Just as the economy in the glitzy city-state begins to look promising, despite a large debt burden dating back to the years when growth appeared endless, Dubai has once again set its sights on building superlatives.
“We do not anticipate the future. We build it,” Dubai’s ruler Sheikh Mohammed bin Rashid al-Maktoum, architect of its meteoric rise into a regional tourism and services hub, boasted last week as he unveiled plans to build a “city” carrying his name.
Among the attractions of the new mega plan is a mall touted to be the largest in the world, not far from what is already the world’s largest shopping and entertainment destination, the Dubai Mall.

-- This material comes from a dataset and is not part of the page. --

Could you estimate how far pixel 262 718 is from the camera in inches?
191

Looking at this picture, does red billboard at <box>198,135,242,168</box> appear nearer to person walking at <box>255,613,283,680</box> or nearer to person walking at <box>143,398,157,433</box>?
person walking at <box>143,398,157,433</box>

Mohammed bin Rashid City will sprawl over a large swathe of the emirate’s desert and have gardens 30 percent larger than London’s Hyde Park, in addition to 100 hotels, and a Universal Studios theme park.
No price tag was attached to the project which is to be developed by the ruler’s Dubai Holding conglomerate and Emaar, which built Burj Khalifa, the world’s tallest tower.
This week, Dubai also announced a Dh10bn ($2.7bn) leisure centre and theme parks.
Dubai appears keen to capitalise on its growing tourism sector which it said is expanding 13 percent a year, with hotel occupancy rate hitting 82 percent last year.
Sheikh Mohammed said the emirate must stay ahead of expanding demand and match its ambitions.
“The current facilities available in Dubai need to be scaled up in line with the future ambitions for the city,” he said, highlighting a constant rise in tourism and the business of hosting forums and exhibitions.
“A large part of these projects are linked to expanding Dubai’s capacity in core sectors with comparative advantage, such as tourism, which is positive,” said Monica Malik, chief economist at EFG-Hermes investment bank in Dubai. But the source of funding for such grandiose projects remains vague.
“We do have our own resources and way to finance... We are sure that these projects will be achieved,” the Arabian Business online magazine quoted Hani Al Hamli, Dubai Economic Council secretary general, as saying.
Beyond general assurances, Dubai continues to deal with the burden of maturing debt, after it racked $113bn in borrowings during years of extensive investments, with $9.8bn reportedly coming due next year and $3bn in 2014.
“Banks remain wary about lending to real estate developments at a time when they still have to make major provisions against non-performing real estate loans from the last development boom,” said real estate consultancy firm Jones Lang LaSalle in a statement on Thursday.
However, “the fact that these projects have long-term time lines is positive as they can be developed alongside demand, both domestically and internationally, so as not to build overcapacity,” Malik said.